Post by DumbJaques »

Yeah, I think Marshall is kind of making the incorrect argument in favor of the position (the correct argument seems to be Matt's, in my opinion) - the tossup he posted is actually a perfect example of why you might NOT want to prioritize the theoretical goal of "write a social history question" over the practical reality of a given question.
Tacitus reports that German tribes did not engage in this custom, which was prevalent in Rome in his time, but rather they practiced its opposite along with monogamy. Some scholars have argued that the depiction of Penelope’s impoverishment at having to accommodate her suitors in the Odyssey reflects that this custom was prevalent in Homer’s time but incorrectly projected to Bronze Age Greece, when this custom was not practiced. One recent paper estimates that the average value of the transfer associated with this custom has increased 15% annually in India since 1921 despite serial legislation aimed at eliminating this custom. That inflation may be explained by increasing heterogeneity in household income holding caste constant and a resulting bidding war among socially suitable brides. Another interpretation of this custom is as a pre-mortem parental bequest which increases a wife’s bargaining power. That explanation is consistent with evidence from Taiwan that increasing this quantity reduces the frequency of extra-marital affairs. In any case, inflation associated with this custom has been put forward to explain selective abortion and female infanticide. For 10 points, what is this custom that refers to a transfer of wealth that accompanies the passing of responsibility of a bride’s welfare from her family to her husband’s?

ANSWER: dowry
No offense intended, but the practical reality of this question is that it's not very good. Not because the clues are illegitimate or useless or anything, I don't know anything about that stuff but they seem solid as people have noted. Rather, here's the issue: I've heard of absolutely nothing in this tossup (the Tacitus thing, the Homer thing, the thing with Indian caste relationships which I know absolutely nothing about, Taiwan); to tell you the truth, dowries always confused me and I'm always like 10% unsure which way the money is actually supposed to be going. I shouldn't be beating anyone to this tossup, but I'd be buzzing here on the second clue (the thing about Penelope) because you've basically talked about a custom that involves a woman being courted for marriage and the money associated with that. If I was a less impulsive form of myself, maybe I'd sit on it - for half a line, until you say "this is a custom where you transfer value."

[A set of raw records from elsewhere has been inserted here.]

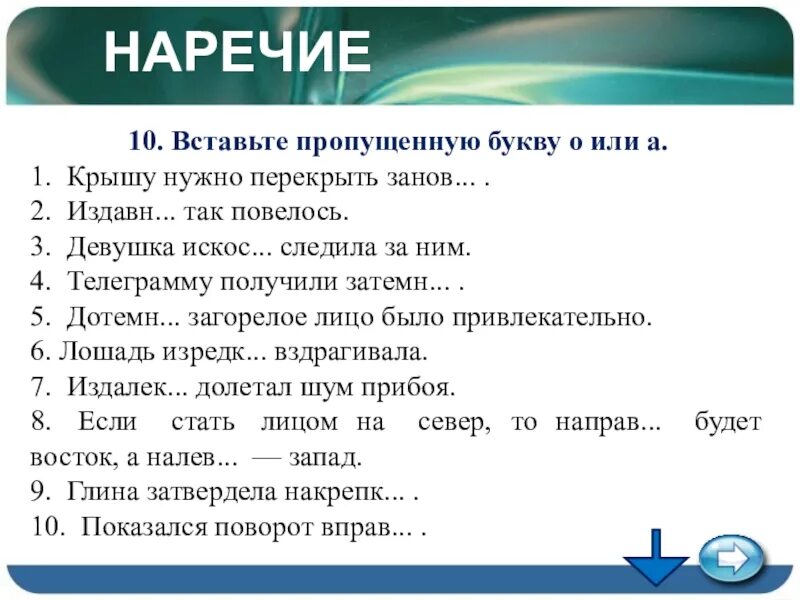 НАРЕЧИЕ

10. Вставьте пропущенную букву о или а.

1. Крышу нужно перекрыть занов... .
2. Издавн... так повелось.
3. Девушка искос... следила за ним.
4. Телеграмму получили затемн... .
5. Дотемн... загорелое лицо было привлекательно.
6. Лошадь изредк... вздрагивала.
7. Издалек... долетал шум прибоя.
8. Если стать лицом на север, то направ... будет восток, а налев... — запад.
9. Глина затвердела накрепк... .
10. Показался поворот вправ... .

The issue with questions like these is that they're very hard to do well, and are prone to any number of issues - the one outlined above isn't even the only major problem in the tossup. For one thing, some of these clues are kind of non-specific and difficult to buzz from (particularly when hearing a tossup read at speed in a game, as opposed to breaking it down like we are now). Like 1/3 of the question is also drawn from this one recent paper, which either requires you to have access to that specific thing (to draw an analogy, I would not endorse having 1/3 of the clues in your science questions require players to have read X recent paper) or, as mentioned above, invites you to buzz without specific knowledge but just based on reasoning out what the question is probably talking about.

I'm not at all saying questions on this kind of thing are illegitimate, but they are not something we should be making a community push toward having in tremendously greater quantities. We don't need to get into an ideological debate about history to reach that conclusion, either, because the number one reason is that there are just a very finite number of people who can make such questions good with any kind of consistency. That's not said disparagingly, but rather a reflection of just how hard that is to do; I consider myself a pretty good history writer but I don't think I would attempt to edit this into a playable tossup, because I lack the (considerable) knowledge of the subject necessary to do so.

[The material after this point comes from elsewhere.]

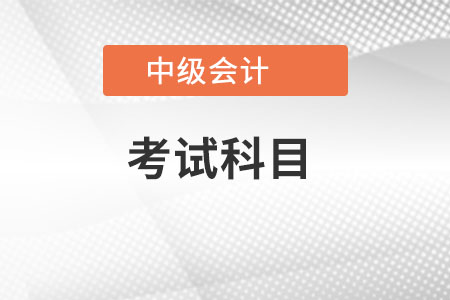 中级会计

考试科目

Conversely though, I do agree that in a collegiate history bowl event being written by one of those very people, having a small amount of social history questions is absolutely fine. My argument is more against some big, general quizbowl movement that ends up distorting the canon a bit for a year or two until people realize what a bad idea it is (e.g. "X ethnic group in Y place" tossups, the Organic Revolution driven by the bloody 2007-2009 Watkins-Mukherjee War, the paucity of good, academic current events because people kept writing shitty, trashy current events,* etc.). If you really think the lack of such material in quizbowl history is such a problem (and I don't, for reasons outlined above), then you should almost certainly seek a remedy that involves using social history clues for a more traditional answer line.

*This one is actually still a problem, though delightfully addressed by events like VCU Open 2011. Seriously people, if you want to make one of these pushes, push here. I'm not even kidding when I say that the lack of academic current events in mACF has its origins in really terrible CE questions that NAQT used to write when most quizbowl was terrible, and that's a horrible reason to deny a pretty significant portion of academia.


EDIT: I also agree with Auroni that tossups on things like "dowry" might find a much happier home in that 1/1 general academic slot - indeed, even if the playability issues with the tossup were dealt with, it still feels only vaguely like a history question. Much more importantly, you can drastically improve the playability of questions like that if you're able to draw from various sources that might not be within a given category; without knowing much about the subject, I'd say the answer to improving the dowry question probably involves religion and social science clues (and really a number of those clues are kind of SS anyway).